** Start INPUT DATA **

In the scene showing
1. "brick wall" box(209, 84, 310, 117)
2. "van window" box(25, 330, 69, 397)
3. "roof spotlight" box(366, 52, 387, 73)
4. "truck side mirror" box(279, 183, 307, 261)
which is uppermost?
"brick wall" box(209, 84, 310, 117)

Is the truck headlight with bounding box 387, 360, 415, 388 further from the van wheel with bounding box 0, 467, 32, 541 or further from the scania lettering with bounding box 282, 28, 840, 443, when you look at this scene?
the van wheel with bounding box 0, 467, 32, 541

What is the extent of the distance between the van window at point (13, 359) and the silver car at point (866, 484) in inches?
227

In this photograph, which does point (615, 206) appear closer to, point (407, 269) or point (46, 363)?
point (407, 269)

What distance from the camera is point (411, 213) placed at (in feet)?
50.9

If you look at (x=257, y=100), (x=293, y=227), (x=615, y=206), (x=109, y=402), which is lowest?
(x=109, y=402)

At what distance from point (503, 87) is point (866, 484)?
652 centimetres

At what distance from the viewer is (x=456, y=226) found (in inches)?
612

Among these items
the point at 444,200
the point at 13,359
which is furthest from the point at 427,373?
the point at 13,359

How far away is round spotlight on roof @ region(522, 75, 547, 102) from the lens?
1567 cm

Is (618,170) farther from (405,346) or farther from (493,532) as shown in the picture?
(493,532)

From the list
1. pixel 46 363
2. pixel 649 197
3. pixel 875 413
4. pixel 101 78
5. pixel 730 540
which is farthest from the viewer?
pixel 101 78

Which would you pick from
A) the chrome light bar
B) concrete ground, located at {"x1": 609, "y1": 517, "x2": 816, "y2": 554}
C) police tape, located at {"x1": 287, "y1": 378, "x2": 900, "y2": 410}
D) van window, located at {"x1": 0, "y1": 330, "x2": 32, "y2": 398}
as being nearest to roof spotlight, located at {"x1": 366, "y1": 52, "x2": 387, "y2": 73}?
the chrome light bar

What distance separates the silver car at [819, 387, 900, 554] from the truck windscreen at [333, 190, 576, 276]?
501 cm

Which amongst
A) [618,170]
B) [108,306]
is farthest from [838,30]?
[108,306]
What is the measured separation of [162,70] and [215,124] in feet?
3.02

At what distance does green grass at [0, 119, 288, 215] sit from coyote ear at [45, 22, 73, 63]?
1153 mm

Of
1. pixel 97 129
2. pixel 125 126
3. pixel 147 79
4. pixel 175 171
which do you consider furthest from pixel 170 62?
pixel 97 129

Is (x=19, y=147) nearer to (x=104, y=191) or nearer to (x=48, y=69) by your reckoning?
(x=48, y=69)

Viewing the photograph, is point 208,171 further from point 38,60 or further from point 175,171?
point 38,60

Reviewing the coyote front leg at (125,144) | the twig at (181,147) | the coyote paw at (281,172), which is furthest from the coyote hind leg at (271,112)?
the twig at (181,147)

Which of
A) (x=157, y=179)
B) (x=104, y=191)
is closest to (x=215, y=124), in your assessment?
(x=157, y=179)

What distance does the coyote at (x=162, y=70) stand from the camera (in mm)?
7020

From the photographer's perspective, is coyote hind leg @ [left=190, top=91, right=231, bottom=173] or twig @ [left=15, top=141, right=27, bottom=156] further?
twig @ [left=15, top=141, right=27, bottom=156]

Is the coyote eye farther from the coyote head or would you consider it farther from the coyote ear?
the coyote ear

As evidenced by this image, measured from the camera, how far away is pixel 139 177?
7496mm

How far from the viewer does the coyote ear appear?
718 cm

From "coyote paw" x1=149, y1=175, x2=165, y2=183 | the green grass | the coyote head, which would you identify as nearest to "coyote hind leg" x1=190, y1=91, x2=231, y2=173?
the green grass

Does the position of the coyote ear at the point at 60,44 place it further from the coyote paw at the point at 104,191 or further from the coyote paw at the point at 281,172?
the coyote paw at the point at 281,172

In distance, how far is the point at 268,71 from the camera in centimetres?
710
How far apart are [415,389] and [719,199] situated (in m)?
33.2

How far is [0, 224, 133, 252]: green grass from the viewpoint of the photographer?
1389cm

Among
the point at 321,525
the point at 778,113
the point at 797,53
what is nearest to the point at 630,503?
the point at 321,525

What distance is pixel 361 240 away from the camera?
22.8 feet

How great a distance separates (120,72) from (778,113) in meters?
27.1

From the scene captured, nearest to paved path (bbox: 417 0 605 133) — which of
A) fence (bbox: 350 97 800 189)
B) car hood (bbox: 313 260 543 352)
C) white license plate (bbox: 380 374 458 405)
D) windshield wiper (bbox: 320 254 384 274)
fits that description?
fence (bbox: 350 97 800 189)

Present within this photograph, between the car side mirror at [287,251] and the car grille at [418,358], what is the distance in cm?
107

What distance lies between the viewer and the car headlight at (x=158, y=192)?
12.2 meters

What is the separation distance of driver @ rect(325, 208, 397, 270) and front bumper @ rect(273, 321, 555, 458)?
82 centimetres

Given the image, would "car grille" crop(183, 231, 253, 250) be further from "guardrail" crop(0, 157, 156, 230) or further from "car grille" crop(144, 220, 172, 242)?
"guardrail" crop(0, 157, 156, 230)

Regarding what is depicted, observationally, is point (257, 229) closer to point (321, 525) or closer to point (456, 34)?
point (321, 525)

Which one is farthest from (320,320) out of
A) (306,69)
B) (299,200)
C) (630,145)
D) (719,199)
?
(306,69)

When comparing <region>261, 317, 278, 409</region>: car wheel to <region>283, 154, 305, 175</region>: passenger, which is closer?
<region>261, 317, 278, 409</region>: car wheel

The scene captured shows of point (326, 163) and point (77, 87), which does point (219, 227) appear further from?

** End INPUT DATA **

*PROBLEM STATEMENT*: Reproduce the items from the line with "What is the separation" up to and including the line with "82 centimetres", substituting "passenger" for "driver" and leaving everything else unchanged.

*WRITTEN RESPONSE*:
What is the separation distance of passenger @ rect(325, 208, 397, 270) and front bumper @ rect(273, 321, 555, 458)?
82 centimetres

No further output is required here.